Specifically, in March 2021, CBN introduced the “Naira 4 Dollar Scheme”, intended to boost the inflow of diaspora remittances into the country. This program works by paying diaspora remittance recipients an incentive of N5 for every USD$1, received through licensed International Money Transfer Operator (IMTO)
In May 2021, CBN adopted the NAFEX rate as the benchmark rate. This initiative simply meant that rather than having multiple official rates (e.g. CBN rate at N379/$ vs. IEFX rate of N410/$ at the time), the CBN simply decided to reduce the number of official rates. Arguably one benefit of this action was that it reduced the FX subsidy by at least 7.5% (N410/$ vs. $379/$)
In July 2021, the CBN announced the discontinuation of foreign exchange (forex) sales to Bureaux De Change (BDC) operators. The governor of the CBN, Godwin Emefiele alleged that some BDC’s actions contravened the agreement with the apex bank, by seeking to maximize profits which he deemed excessive.
In October 2021, the CBN launched the eNaira, the continent’s first digital currency. eNaira acts as both a means of exchange and a store of value, offering improved payment prospects in retail transactions when compared to cash payments.
In February 2022, the CBN extended the Naira for Dollar scheme from the IMTOs to the IEFX window. Specifically, the CBN released instructions that outline that it will facilitate payment of N65 for every US dollar repatriated and sold at the Investors and Exporters Window.
Strategic long-term solutions
In terms of long-term potential solutions, the CBN is championing the pan-African payments system (PAPSS) whereby countries in Africa no longer need USD$ to settle intra-African trade. Such that a Nigerian trader and a South-African retailer can seamlessly settle transactions without ever needing to convert into dollars. Thus, further reducing the pressure on the Naira
It is worth noting that despite all the efforts of the CBN, there are key macroeconomic realities which monetary policies alone are a blunt tool to impact.
Specifically, inflation and economic growth. In countries with high inflation, there is usually huge outflows of capital as folks are reluctant to save in that currency given that inflation will erode the value of your savings. When high inflation is compounded by low growth, this simply accelerates the capital flight.
Consequently, despite the flurry of new policies designed to organically attract dollar inflows, the twin challenges of high inflation and low growth remain a stumbling block to increased dollar inflows.

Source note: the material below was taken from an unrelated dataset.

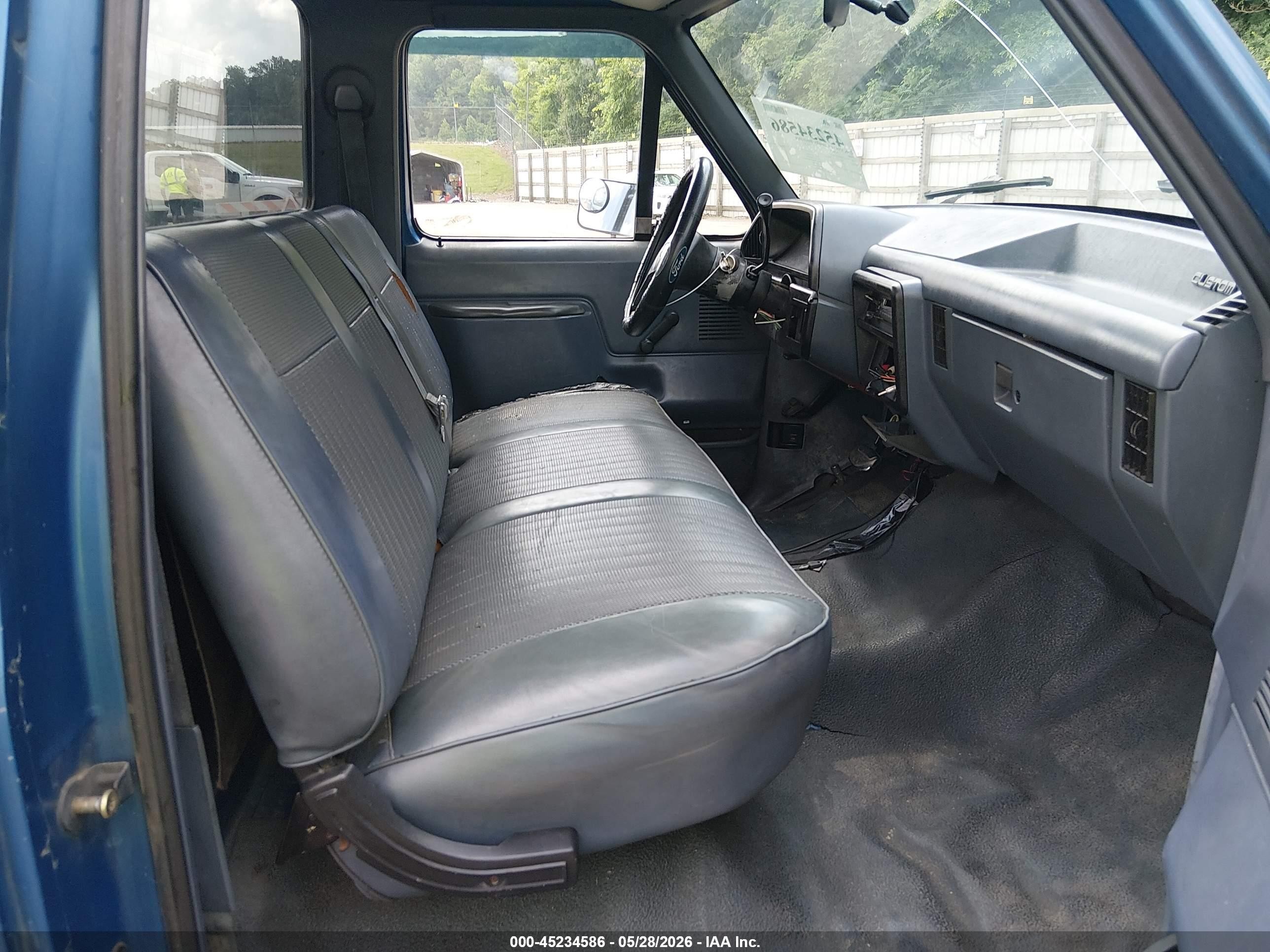 1990 Ford F150 Blue vin: 1FTEF15N6LNA56112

The CBN has the option to increase interest rates to attract more investors but thus far, the apex bank appears to be unwilling to pull that lever, attributing its stance to a need to pursue development finance agenda to boost economic growth
However, the CBN is under additional pressure to reevaluate its dovish stance in light of the recent surge in inflation, which is currently about 16.82%. Furthermore, the Nigerian central bank is most certainly watching what is happening in South Africa, Ghana, and other developing market countries that have also raised interest rates.
The aforementioned twin challenges of high inflation and low growth, coupled with the CBN’s low-interest rate stance have simply meant that Nigeria’s capital inflows plummeted to a four-year low of $9.66 billion in 2020, only to drop further to $6.7 billion in 2021.
Ultimately, it is likely that from a monetary policy perspective further actions will be required such as an interest rate hike, as words and intent alone are insufficient to attract the necessary capital inflows required to stem the ongoing Naira depreciation.